* start Input rows *
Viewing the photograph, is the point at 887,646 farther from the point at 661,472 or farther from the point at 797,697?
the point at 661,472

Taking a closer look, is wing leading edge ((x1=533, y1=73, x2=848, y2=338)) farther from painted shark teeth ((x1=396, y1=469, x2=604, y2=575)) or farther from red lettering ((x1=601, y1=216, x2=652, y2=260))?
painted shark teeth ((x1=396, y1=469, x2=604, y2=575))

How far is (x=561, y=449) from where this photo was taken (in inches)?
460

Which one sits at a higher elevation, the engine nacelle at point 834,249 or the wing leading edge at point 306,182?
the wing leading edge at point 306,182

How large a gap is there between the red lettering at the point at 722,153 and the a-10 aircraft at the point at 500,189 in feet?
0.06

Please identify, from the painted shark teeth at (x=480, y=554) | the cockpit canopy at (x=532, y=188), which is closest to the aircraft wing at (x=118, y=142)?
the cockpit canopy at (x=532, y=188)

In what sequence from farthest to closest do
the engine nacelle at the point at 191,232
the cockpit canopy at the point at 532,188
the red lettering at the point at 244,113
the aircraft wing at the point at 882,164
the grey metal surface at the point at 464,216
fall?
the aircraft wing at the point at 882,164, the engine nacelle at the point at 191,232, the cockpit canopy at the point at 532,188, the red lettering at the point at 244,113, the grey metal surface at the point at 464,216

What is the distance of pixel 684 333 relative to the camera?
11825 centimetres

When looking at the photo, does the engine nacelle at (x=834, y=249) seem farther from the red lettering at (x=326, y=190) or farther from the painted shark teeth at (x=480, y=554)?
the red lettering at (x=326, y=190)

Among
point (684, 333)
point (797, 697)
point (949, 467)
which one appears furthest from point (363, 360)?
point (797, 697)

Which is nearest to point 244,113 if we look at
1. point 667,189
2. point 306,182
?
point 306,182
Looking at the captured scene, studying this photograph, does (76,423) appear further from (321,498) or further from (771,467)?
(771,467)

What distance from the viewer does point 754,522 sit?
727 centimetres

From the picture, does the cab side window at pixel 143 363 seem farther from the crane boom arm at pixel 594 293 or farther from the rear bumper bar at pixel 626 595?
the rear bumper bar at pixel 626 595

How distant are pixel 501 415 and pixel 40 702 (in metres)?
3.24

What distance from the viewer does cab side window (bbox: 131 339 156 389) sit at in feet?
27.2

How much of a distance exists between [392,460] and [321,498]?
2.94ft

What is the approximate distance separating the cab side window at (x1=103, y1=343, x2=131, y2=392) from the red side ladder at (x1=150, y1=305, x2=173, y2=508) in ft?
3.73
* end Input rows *
## Set problem
Copy all of the data above word for word, including every coordinate, number, and line break.

## Result for this task
Viewing the photograph, is the point at 887,646 farther from the point at 661,472 or farther from the point at 797,697?
the point at 661,472

Taking a closer look, is wing leading edge ((x1=533, y1=73, x2=848, y2=338)) farther from painted shark teeth ((x1=396, y1=469, x2=604, y2=575)) or farther from red lettering ((x1=601, y1=216, x2=652, y2=260))?
painted shark teeth ((x1=396, y1=469, x2=604, y2=575))

How far is (x=561, y=449) from where this photo was taken (in inches)?
460

Which one sits at a higher elevation, the engine nacelle at point 834,249 or the wing leading edge at point 306,182?
the wing leading edge at point 306,182

How large a gap is there between the red lettering at the point at 722,153 and the a-10 aircraft at the point at 500,189 in feet?
0.06

Please identify, from the painted shark teeth at (x=480, y=554) | the cockpit canopy at (x=532, y=188), which is closest to the aircraft wing at (x=118, y=142)?
the cockpit canopy at (x=532, y=188)

In what sequence from farthest to closest do
the engine nacelle at the point at 191,232
the cockpit canopy at the point at 532,188
the red lettering at the point at 244,113
the aircraft wing at the point at 882,164
the grey metal surface at the point at 464,216
fall?
the aircraft wing at the point at 882,164, the engine nacelle at the point at 191,232, the cockpit canopy at the point at 532,188, the red lettering at the point at 244,113, the grey metal surface at the point at 464,216

What is the distance of pixel 684 333 relative to the camera?
11825 centimetres

When looking at the photo, does the engine nacelle at (x=834, y=249) seem farther from the red lettering at (x=326, y=190) or farther from the painted shark teeth at (x=480, y=554)?
the red lettering at (x=326, y=190)

Among
point (684, 333)
point (797, 697)
point (949, 467)
which one appears furthest from point (363, 360)?
point (797, 697)

Which is nearest to point 244,113 if we look at
1. point 667,189
2. point 306,182
?
point 306,182
Looking at the captured scene, studying this photograph, does (76,423) appear further from (321,498) or further from (771,467)?
(771,467)

What distance from the viewer does point 754,522 sit?
727 centimetres

From the picture, does the cab side window at pixel 143 363 seem farther from the crane boom arm at pixel 594 293 or farther from the rear bumper bar at pixel 626 595?
the rear bumper bar at pixel 626 595

How distant are pixel 501 415 and pixel 40 702 (in metres)?
3.24

What distance from the viewer does cab side window (bbox: 131 339 156 389) sit at in feet?
27.2

How much of a distance exists between [392,460] and [321,498]?
2.94ft

What is the approximate distance separating the cab side window at (x1=103, y1=343, x2=131, y2=392) from the red side ladder at (x1=150, y1=305, x2=173, y2=508) in ft?
3.73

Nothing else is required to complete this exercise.